Last week, two real-estate projects in the Chicago tradition of “make no little plans” took some giant steps forward, as both plans won approval from the city’s Plan Commission. One is the ongoing proposal to build a twisting 150-story condo tower-the architect Santiago Calatrava’s Chicago Spire-just north of the Chicago River and west of Lake Shore Drive. Plans for the tower are in their fourth incarnation since the original developer, Christopher Carley, unveiled a rendering of the building in July 2005. (Garrett Kelleher’s Dublin-based Shelbourne Development is now handling the project.) A subsequent redesign made the building look like a stumpy version of the architect’s initial curvaceous beauty, but the latest version brought some sexiness back to the design. On April 19th, the commission gave its unanimous approval to the latest plan; it now goes before the City Council’s zoning committee on April 26th, and from there to the full council in May.
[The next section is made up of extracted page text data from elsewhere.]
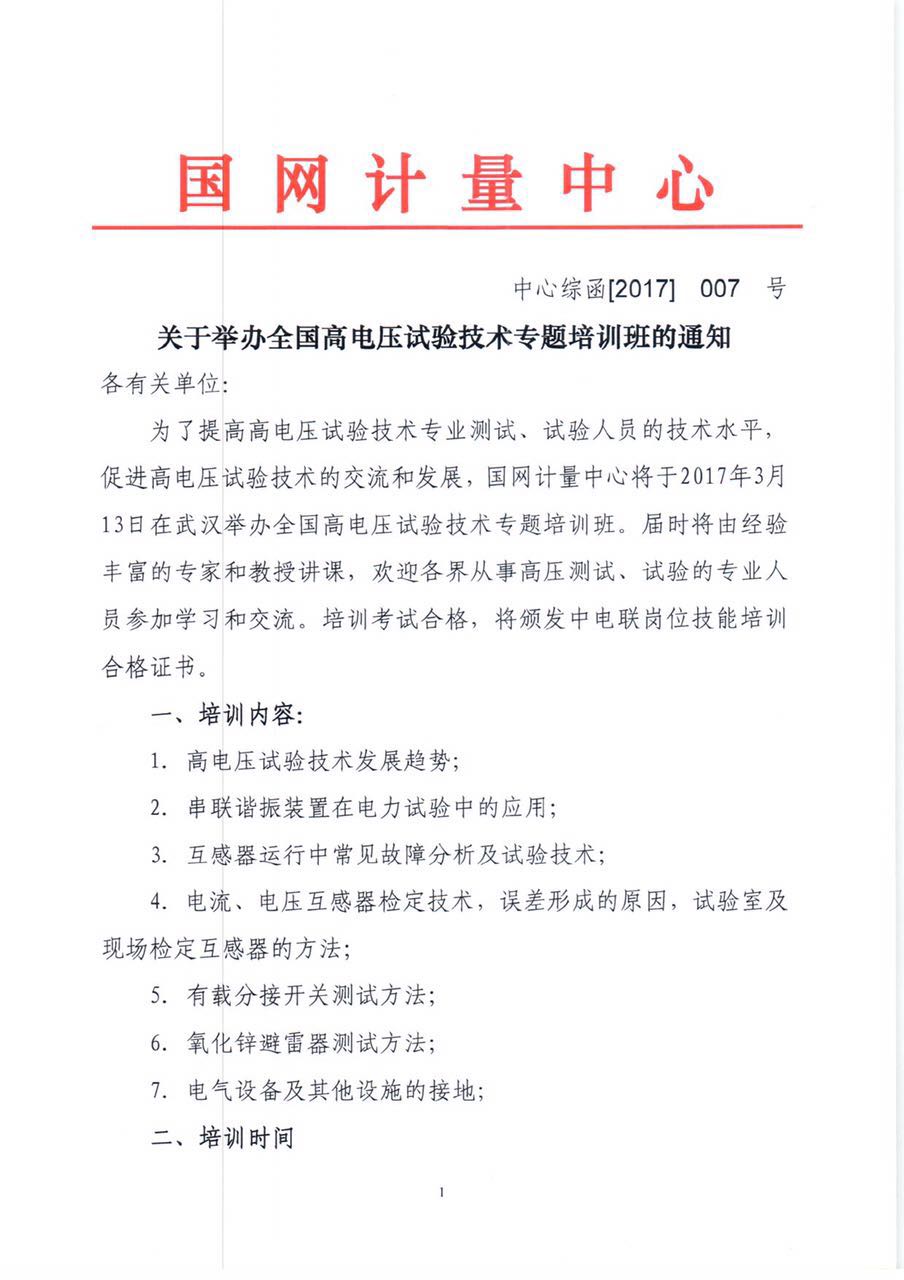 国网计量中心

中心综函[2017]　007　号

关于举办全国高电压试验技术专题培训班的通知

各有关单位:

为了提高高电压试验技术专业测试、试验人员的技术水平，促进高电压试验技术的交流和发展，国网计量中心将于2017年3月13日在武汉举办全国高电压试验技术专题培训班。届时将由经验丰富的专家和教授讲课，欢迎各界从事高压测试、试验的专业人员参加学习和交流。培训考试合格，将颁发中电联岗位技能培训合格证书。

一、培训内容:

1. 高电压试验技术发展趋势;

2. 串联谐振装置在电力试验中的应用;

3. 互感器运行中常见故障分析及试验技术;

4. 电流、电压互感器检定技术，误差形成的原因，试验室及现场检定互感器的方法;

5. 有载分接开关测试方法;

6. 氧化锌避雷器测试方法;

7. 电气设备及其他设施的接地;

二、培训时间

1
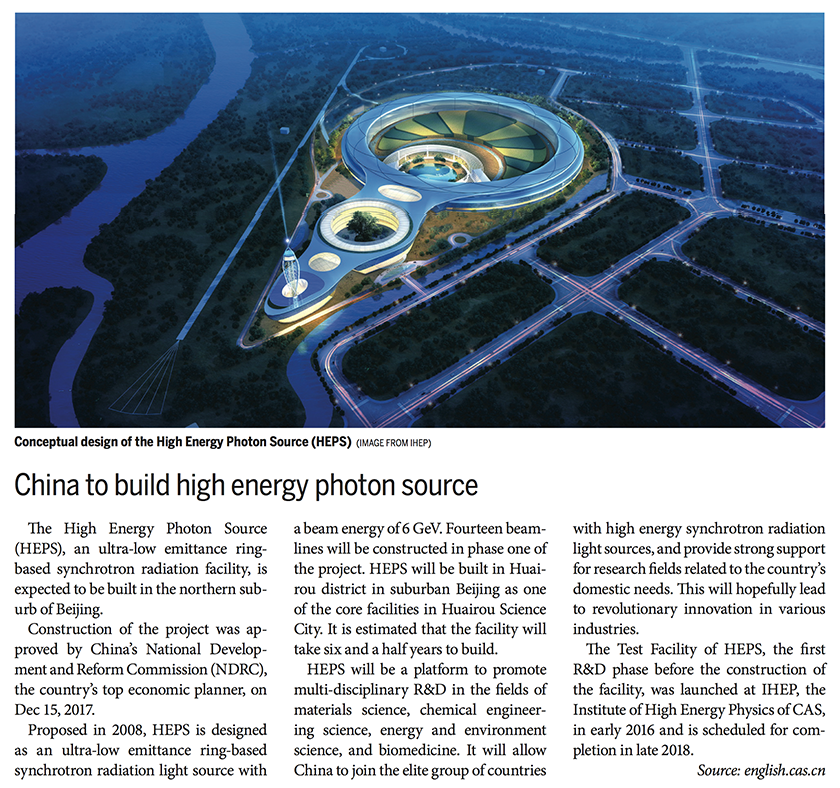 Conceptual design of the High Energy Photon Source (HEPS) (IMAGE FROM IHEP)

China to build high energy photon source

The High Energy Photon Source (HEPS), an ultra-low emittance ring-based synchrotron radiation facility, is expected to be built in the northern suburb of Beijing.

Construction of the project was approved by China's National Development and Reform Commission (NDRC), the country's top economic planner, on Dec 15, 2017.

Proposed in 2008, HEPS is designed as an ultra-low emittance ring-based synchrotron radiation light source with a beam energy of 6 GeV. Fourteen beamlines will be constructed in phase one of the project. HEPS will be built in Huairou district in suburban Beijing as one of the core facilities in Huairou Science City. It is estimated that the facility will take six and a half years to build.

HEPS will be a platform to promote multi-disciplinary R&D in the fields of materials science, chemical engineering science, energy and environment science, and biomedicine. It will allow China to join the elite group of countries with high energy synchrotron radiation light sources, and provide strong support for research fields related to the country's domestic needs. This will hopefully lead to revolutionary innovation in various industries.

The Test Facility of HEPS, the first R&D phase before the construction of the facility, was launched at IHEP, the Institute of High Energy Physics of CAS, in early 2016 and is scheduled for completion in late 2018.

Source: english.cas.cn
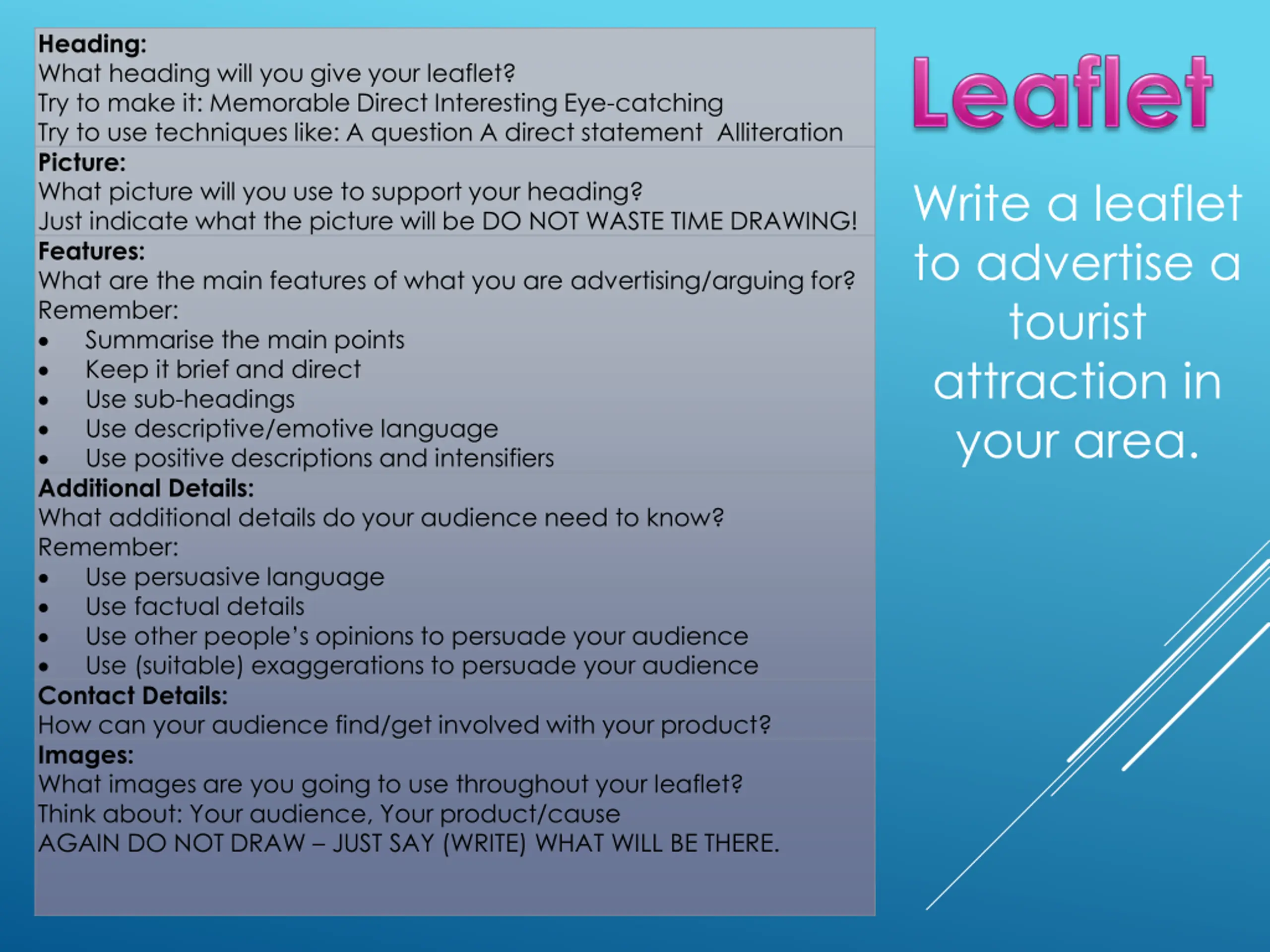 Heading:
What heading will you give your leaflet?
Try to make it: Memorable Direct Interesting Eye-catching
Try to use techniques like: A question A direct statement Alliteration

Picture:
What picture will you use to support your heading?
Just indicate what the picture will be DO NOT WASTE TIME DRAWING!

Features:
What are the main features of what you are advertising/arguing for?
Remember:
• Summarise the main points
• Keep it brief and direct
• Use sub-headings
• Use descriptive/emotive language
• Use positive descriptions and intensifiers

Additional Details:
What additional details do your audience need to know?
Remember:
• Use persuasive language
• Use factual details
• Use other people's opinions to persuade your audience
• Use (suitable) exaggerations to persuade your audience

Contact Details:
How can your audience find/get involved with your product?

Images:
What images are you going to use throughout your leaflet?
Think about: Your audience, Your product/cause
AGAIN DO NOT DRAW – JUST SAY (WRITE) WHAT WILL BE THERE.

Leaflet

Write a leaflet to advertise a tourist attraction in your area.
At the same meeting, the Plan Commission also approved a proposal by Walton Street Capital to put offices, condos, hotel rooms, and parking in the mammoth old Main Post Office that hangs over the Congress Expressway just west of the South Branch of the Chicago River. The 2.5-million-square-foot structure, built in 1921 (with a 1933 addition), has stood empty for almost 11 years, since the United States Postal Service moved into a new facility immediately south of it. During those years, proposals surfaced to put everything from an Ikea store to a casino to an auto mall in the architectural white elephant. Walton Street plans to remove almost a third of the building’s gargantuan mass, leaving two end towers and a low section between them that will house the hotel.

The Spire and the post office have different fundamentals. Potentially an instant landmark-and, if built, the tallest building in the Americas-the Spire would put about 1,200 condos along a very desirable stretch of lakefront; the mixed-use, rehabbed post office would drop 300 condos into an area not yet established as a residential neighborhood. Construction on both projects is slated to begin later this year.